====== Given information ======

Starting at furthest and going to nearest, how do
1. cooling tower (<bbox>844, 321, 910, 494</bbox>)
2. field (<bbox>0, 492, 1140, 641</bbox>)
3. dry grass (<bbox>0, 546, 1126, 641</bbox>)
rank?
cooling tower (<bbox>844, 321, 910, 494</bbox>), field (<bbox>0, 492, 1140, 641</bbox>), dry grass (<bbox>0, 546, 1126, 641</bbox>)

======

Stated exercise → Reproduce the listing above verbatim, line by line.

Finished exercise →
Starting at furthest and going to nearest, how do
1. cooling tower (<bbox>844, 321, 910, 494</bbox>)
2. field (<bbox>0, 492, 1140, 641</bbox>)
3. dry grass (<bbox>0, 546, 1126, 641</bbox>)
rank?
cooling tower (<bbox>844, 321, 910, 494</bbox>), field (<bbox>0, 492, 1140, 641</bbox>), dry grass (<bbox>0, 546, 1126, 641</bbox>)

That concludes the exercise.